Given task: Render the lines below as a JSON list of strings, one string per line, omitting blank lines.

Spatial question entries

— START —

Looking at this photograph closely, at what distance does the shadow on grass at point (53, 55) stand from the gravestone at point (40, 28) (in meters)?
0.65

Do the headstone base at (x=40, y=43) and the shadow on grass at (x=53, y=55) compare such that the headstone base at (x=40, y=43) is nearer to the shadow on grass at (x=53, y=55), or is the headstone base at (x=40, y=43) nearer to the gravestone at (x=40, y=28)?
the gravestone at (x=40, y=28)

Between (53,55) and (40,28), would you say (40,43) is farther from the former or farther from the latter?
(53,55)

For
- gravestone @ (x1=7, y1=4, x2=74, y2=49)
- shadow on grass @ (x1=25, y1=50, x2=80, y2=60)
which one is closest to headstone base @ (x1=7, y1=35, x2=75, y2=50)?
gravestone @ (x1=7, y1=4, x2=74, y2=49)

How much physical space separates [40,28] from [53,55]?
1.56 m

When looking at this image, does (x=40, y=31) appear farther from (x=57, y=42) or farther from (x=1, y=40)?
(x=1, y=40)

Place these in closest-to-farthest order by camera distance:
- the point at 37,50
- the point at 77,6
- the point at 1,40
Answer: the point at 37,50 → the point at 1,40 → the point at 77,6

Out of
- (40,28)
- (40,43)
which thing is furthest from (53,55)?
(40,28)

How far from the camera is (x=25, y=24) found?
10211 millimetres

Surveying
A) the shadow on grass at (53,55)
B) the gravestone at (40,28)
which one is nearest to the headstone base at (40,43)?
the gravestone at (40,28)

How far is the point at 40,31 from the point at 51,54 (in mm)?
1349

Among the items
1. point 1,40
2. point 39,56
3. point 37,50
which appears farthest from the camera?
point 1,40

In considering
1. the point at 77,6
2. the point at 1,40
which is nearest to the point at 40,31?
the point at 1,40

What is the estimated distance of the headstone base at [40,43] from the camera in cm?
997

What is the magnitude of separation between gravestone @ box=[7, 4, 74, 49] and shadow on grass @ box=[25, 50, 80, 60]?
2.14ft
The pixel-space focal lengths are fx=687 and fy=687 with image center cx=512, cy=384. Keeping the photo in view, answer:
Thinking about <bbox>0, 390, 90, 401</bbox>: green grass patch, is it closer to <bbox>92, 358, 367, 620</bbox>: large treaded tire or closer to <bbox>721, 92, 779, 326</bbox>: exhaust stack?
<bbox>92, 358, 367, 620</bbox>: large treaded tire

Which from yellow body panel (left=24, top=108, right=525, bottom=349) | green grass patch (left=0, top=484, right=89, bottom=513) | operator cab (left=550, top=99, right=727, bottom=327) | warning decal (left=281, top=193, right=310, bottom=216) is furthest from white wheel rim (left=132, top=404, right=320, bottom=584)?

— END —

Task response:
[
  "Looking at this photograph closely, at what distance does the shadow on grass at point (53, 55) stand from the gravestone at point (40, 28) (in meters)?",
  "0.65",
  "Do the headstone base at (x=40, y=43) and the shadow on grass at (x=53, y=55) compare such that the headstone base at (x=40, y=43) is nearer to the shadow on grass at (x=53, y=55), or is the headstone base at (x=40, y=43) nearer to the gravestone at (x=40, y=28)?",
  "the gravestone at (x=40, y=28)",
  "Between (53,55) and (40,28), would you say (40,43) is farther from the former or farther from the latter?",
  "(53,55)",
  "For",
  "- gravestone @ (x1=7, y1=4, x2=74, y2=49)",
  "- shadow on grass @ (x1=25, y1=50, x2=80, y2=60)",
  "which one is closest to headstone base @ (x1=7, y1=35, x2=75, y2=50)?",
  "gravestone @ (x1=7, y1=4, x2=74, y2=49)",
  "How much physical space separates [40,28] from [53,55]?",
  "1.56 m",
  "When looking at this image, does (x=40, y=31) appear farther from (x=57, y=42) or farther from (x=1, y=40)?",
  "(x=1, y=40)",
  "Place these in closest-to-farthest order by camera distance:",
  "- the point at 37,50",
  "- the point at 77,6",
  "- the point at 1,40",
  "Answer: the point at 37,50 → the point at 1,40 → the point at 77,6",
  "Out of",
  "- (40,28)",
  "- (40,43)",
  "which thing is furthest from (53,55)?",
  "(40,28)",
  "How far from the camera is (x=25, y=24) found?",
  "10211 millimetres",
  "Surveying",
  "A) the shadow on grass at (53,55)",
  "B) the gravestone at (40,28)",
  "which one is nearest to the headstone base at (40,43)?",
  "the gravestone at (40,28)",
  "How far is the point at 40,31 from the point at 51,54 (in mm)?",
  "1349",
  "Among the items",
  "1. point 1,40",
  "2. point 39,56",
  "3. point 37,50",
  "which appears farthest from the camera?",
  "point 1,40",
  "In considering",
  "1. the point at 77,6",
  "2. the point at 1,40",
  "which is nearest to the point at 40,31?",
  "the point at 1,40",
  "What is the estimated distance of the headstone base at [40,43] from the camera in cm?",
  "997",
  "What is the magnitude of separation between gravestone @ box=[7, 4, 74, 49] and shadow on grass @ box=[25, 50, 80, 60]?",
  "2.14ft",
  "The pixel-space focal lengths are fx=687 and fy=687 with image center cx=512, cy=384. Keeping the photo in view, answer:",
  "Thinking about <bbox>0, 390, 90, 401</bbox>: green grass patch, is it closer to <bbox>92, 358, 367, 620</bbox>: large treaded tire or closer to <bbox>721, 92, 779, 326</bbox>: exhaust stack?",
  "<bbox>92, 358, 367, 620</bbox>: large treaded tire",
  "Which from yellow body panel (left=24, top=108, right=525, bottom=349) | green grass patch (left=0, top=484, right=89, bottom=513) | operator cab (left=550, top=99, right=727, bottom=327) | warning decal (left=281, top=193, right=310, bottom=216) is furthest from white wheel rim (left=132, top=404, right=320, bottom=584)?"
]